The study included 153 patients, with 71 (46%) in the FP group and 82 (54%) in the non-FP group. Patients who underwent FP were more likely to be ECOG 0 (99% vs. 88%, p = 0.011) and receive chemotherapy (93% vs. 67%, p < 0.001), but had similar ER positivity status to non-FP patients (70% vs. 79%, p = 0.21). Over a median follow-up of 4.1 years, there were no differences in iBCFS (HR 1.006, 95% CI 0.416-2.438, p = 0.988) or OS (HR 0.789, 95% CI 0.210-2.956, p = 0.725) between FP and non-FP groups. Patients who underwent FP had higher odds of conceiving at least once (OR 3.024, 95% CI 1.312-6.970, p = 0.008).
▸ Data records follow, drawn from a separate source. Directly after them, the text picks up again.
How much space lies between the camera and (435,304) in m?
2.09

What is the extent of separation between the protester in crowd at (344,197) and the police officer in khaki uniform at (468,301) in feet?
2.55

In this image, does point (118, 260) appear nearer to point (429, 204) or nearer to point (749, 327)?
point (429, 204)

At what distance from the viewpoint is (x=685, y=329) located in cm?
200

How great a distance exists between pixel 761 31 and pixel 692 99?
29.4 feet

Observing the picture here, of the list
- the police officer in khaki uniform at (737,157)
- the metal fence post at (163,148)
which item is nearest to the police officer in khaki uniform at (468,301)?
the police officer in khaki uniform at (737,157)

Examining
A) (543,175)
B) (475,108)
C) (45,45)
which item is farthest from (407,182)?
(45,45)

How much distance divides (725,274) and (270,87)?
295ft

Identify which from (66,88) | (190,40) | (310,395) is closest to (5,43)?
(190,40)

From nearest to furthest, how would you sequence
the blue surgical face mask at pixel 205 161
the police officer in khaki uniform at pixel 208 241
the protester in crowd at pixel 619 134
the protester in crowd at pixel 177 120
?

At a median follow-up of 4.1 years, FP did not impact iBCFS or OS, supporting its safety in young women with breast cancer. In addition, patients who underwent FP were more likely to become pregnant after breast cancer, highlighting the value of pre-oncologic treatment FP in survivorship family planning.
评估生育力保存(FP)对乳腺癌结局和乳腺癌后妊娠的影响。
从不列颠哥伦比亚生育中心数据库中确定了 2007 年至 2018 年间诊断为 I-III 期乳腺癌且年龄≤40 岁的女性,并在全身治疗前接受 FP 咨询。主要终点为无浸润性乳腺癌生存(iBCFS),次要终点为总生存(OS)和妊娠实现。对于接受 FP 和未接受 FP 的患者,分别使用 Cox 和逻辑回归分析比较生存和妊娠终点。
研究纳入 153 例患者,其中 FP 组 71 例(46%),非 FP 组 82 例(54%)。接受 FP 的患者更有可能为 ECOG 0(99% vs. 88%,p=0.011)和接受化疗(93% vs. 67%,p<0.001),但 ER 阳性状态与非 FP 患者相似(70% vs. 79%,p=0.21)。中位随访 4.1 年后,FP 组和非 FP 组在 iBCFS(HR 1.006,95%CI 0.416-2.438,p=0.988)或 OS(HR 0.789,95%CI 0.210-2.956,p=0.725)方面无差异。接受 FP 的患者怀孕的几率更高(OR 3.024,95%CI 1.312-6.970,p=0.008)。
在中位随访 4.1 年后,FP 对 iBCFS 或 OS 没有影响,支持其在年轻乳腺癌患者中的安全性。此外,接受 FP 的患者在乳腺癌后怀孕的可能性更高,这突出了 FP 在肿瘤前治疗生存规划中的重要价值。